As parents, we need to encourage our children’s independence. We certainly don’t want them living in our basement for the rest of their lives.:)

DARE YOU this holiday season to extend GRACE.

DOUBLE DARE YOU to post how you deal with the holiday boredom conflict.

Still learning how to extend His grace to my kids.

“Let go…and let God!”


2 replies
  1. mandisantiago
    mandisantiago says:

    College age kids… oh boy. Talk about a challenge. I have a sibling who has remained in the college phase indefinitely and in gender there are some very different challenges. She is hip. Tres Chic. The rest of us are fashion plebes who are stuck in the early 80’s as far as she is concerned. I also notice that the communication style of kids in the college years is still half formed. To volley a conversation on a given topic indefinitely, just for the enjoyment of rambling and sharing words and time hasn’t developed yet. Conversations are approached as a debate. They are a precursor to action or an obstacle to whatever she is thinking about doing at the time. Her time, is a commodity. Discussing the merits of one brand over another is something to be resolved rather than savored, to the escalation of a topic that the rest of the room is casually conversing upon. She seems to feel a pressure to hurry but she hasn’t matured to a place where discerning the things that are truly urgent and the places where patience is the virtue has not developed yet. Even though the games are getting bigger, up into our mid to even late twenties, we are still socially maturing. Even into the backside of my thirties I still fell like I’m just learning to apply my energy effectively to life building rather than practicing at life.

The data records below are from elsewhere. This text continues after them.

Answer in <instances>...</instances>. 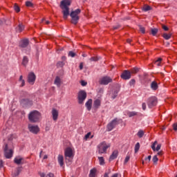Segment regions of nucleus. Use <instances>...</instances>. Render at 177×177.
Returning a JSON list of instances; mask_svg holds the SVG:
<instances>
[{
  "instance_id": "obj_1",
  "label": "nucleus",
  "mask_w": 177,
  "mask_h": 177,
  "mask_svg": "<svg viewBox=\"0 0 177 177\" xmlns=\"http://www.w3.org/2000/svg\"><path fill=\"white\" fill-rule=\"evenodd\" d=\"M81 13V9L77 8L75 10L71 11L70 13V16L71 17V23L72 24H77L78 21L80 20V16H78Z\"/></svg>"
},
{
  "instance_id": "obj_2",
  "label": "nucleus",
  "mask_w": 177,
  "mask_h": 177,
  "mask_svg": "<svg viewBox=\"0 0 177 177\" xmlns=\"http://www.w3.org/2000/svg\"><path fill=\"white\" fill-rule=\"evenodd\" d=\"M110 144H106V142H102L97 146V150L98 154H106L107 153V149L110 147Z\"/></svg>"
},
{
  "instance_id": "obj_3",
  "label": "nucleus",
  "mask_w": 177,
  "mask_h": 177,
  "mask_svg": "<svg viewBox=\"0 0 177 177\" xmlns=\"http://www.w3.org/2000/svg\"><path fill=\"white\" fill-rule=\"evenodd\" d=\"M41 117V113L38 111H33L29 113L28 118L31 122H37Z\"/></svg>"
},
{
  "instance_id": "obj_4",
  "label": "nucleus",
  "mask_w": 177,
  "mask_h": 177,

    At that age kids are practicing their conflict management skills on their parents. The safest place to be both right and wrong. Much like the toddler who only tantrums with mom, they are at their best and worst when they feel they will be loved unconditionally regardless of their actions.

    I think my parents look at me as the monster child, they know that they’re stuck with me cause I keep coming back, but at the same time they aren’t quite sure how the egg ended up in their nest in the first place. Mistaken zygote. A bit of the leftover scraps of the life they chose not to live grown into something they couldn’t even begin to own. A genetic monsterpiece. It’s in the blood. They shake their heads. So long as I come for coffee and the discussion of the latest treasure from abroad, or to hear the ‘updates’ on distant family, I am a perfectly acceptable guest, but I can hear the sighs of relief from the other side of the door as it closes behind me when I leave.

    Respect, respect, respect is all I can suggest. Seeing the child in your grown child and giving them the same space to develop as you gave them when they were learning to walk, talk and use the potty while respecting the autonomy they’ve developed is a balancing act. That and remember, they’re going to leave soon. lol. Hopefully before they trim the hedges out front, reorganize your kitchen or take over the guest bathroom in ways you fear it shall not recover from.

    • debbiehitchcock
      debbiehitchcock says:

      Mandi, I love your respect oomment! You are so right, our college kids need their space as they are trying to navigate their world of independence. God is trying to refine our conflict management skills through them sometimes!